__WORK REQUIRED__:
Write out the stretch of the songwriting essay below from "That's okay." through "sort of suck.".

The problem that I've always had as a musician was writing songs. I wanted to make my own songs. Play my own songs and sing my own lyrics. I just never had the time to sit down and do it. It was like songwriting was a terrible chore. I also felt like I never had anything to write a song about. Who am I to be writing songs about life at 19 years old? It seems a bit pretentious.

That's okay.

I am going to force myself to write a song every day in November. It doesn't matter how terrible the songs are. In fact, it's better if they're terrible. I figure that out of the 30 or so songs that I write, at least a couple of them have to be okay. Which is good. Then I'll have a bunch of songs that sort of suck.

But they'll be mine.

A couple of times before I've felt so inspired. I would sit down with the guitar and start playing. Then words would start coming to mind and before long I'd be laying down tracks. The final product would be imperfect at best, but was a good exercise in self-reliance and creativity. I wish that happened to me more often. I do not really have the time to record songs like that anymore, though. I think.

One time we were having a jam session. If there's one thing we love, it's jamming. Since we were all jazz musicians, improvisation was a major part of our music. So we'd start playing random chord progressions and before long everybody had jumped in, playing their own part that they'd made up. One night, in particular, stood out. We were playing a song and it just clicked. Something in all of us. There was a vibe in the room, a connection between everyone. It was electric. It flowed perfectly, as if it was an old rehearsed song of ours. And I started singing. Words just started falling out of my mouth and everybody else seemed to expect it and move around them accordingly. It was as if we had all achieved an enlightened state. We ended the song and sat there for a few seconds. True music. Raw music. It was blissful. I've never felt like that before in my life. It was true perfection.

We forgot everything about the song, so we can't play it ever again.

__MATERIAL PROVIDED__:
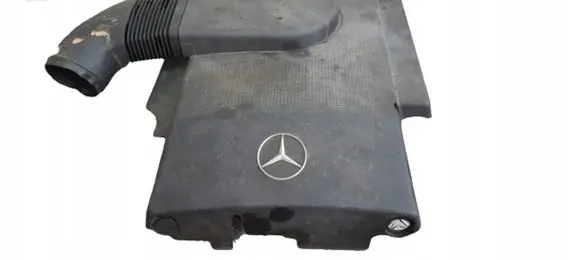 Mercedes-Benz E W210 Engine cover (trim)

---

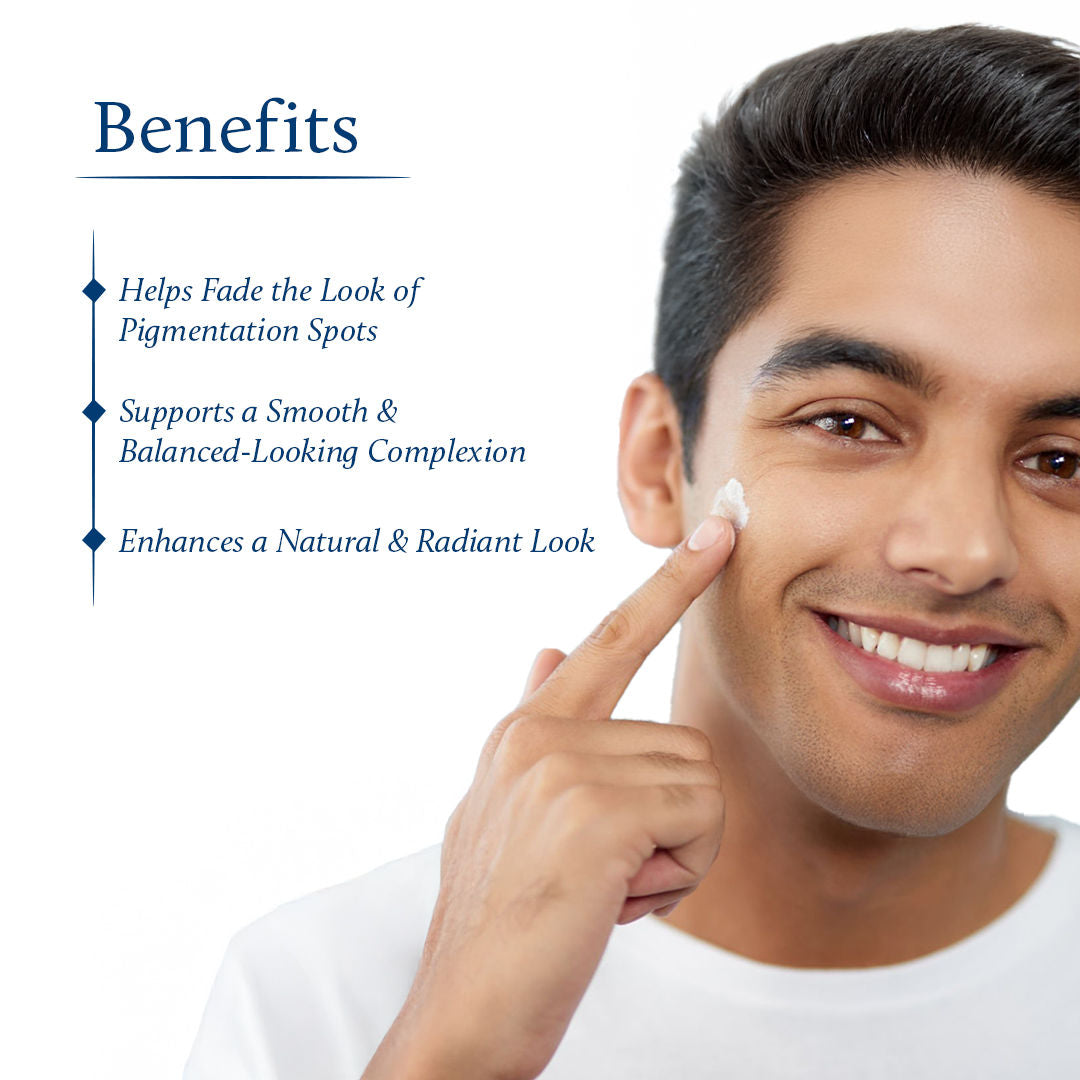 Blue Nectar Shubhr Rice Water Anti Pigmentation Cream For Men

__SOLUTION TO THIS EXERCISE__:
That's okay.

I am going to force myself to write a song every day in November. It doesn't matter how terrible the songs are. In fact, it's better if they're terrible. I figure that out of the 30 or so songs that I write, at least a couple of them have to be okay. Which is good. Then I'll have a bunch of songs that sort of suck.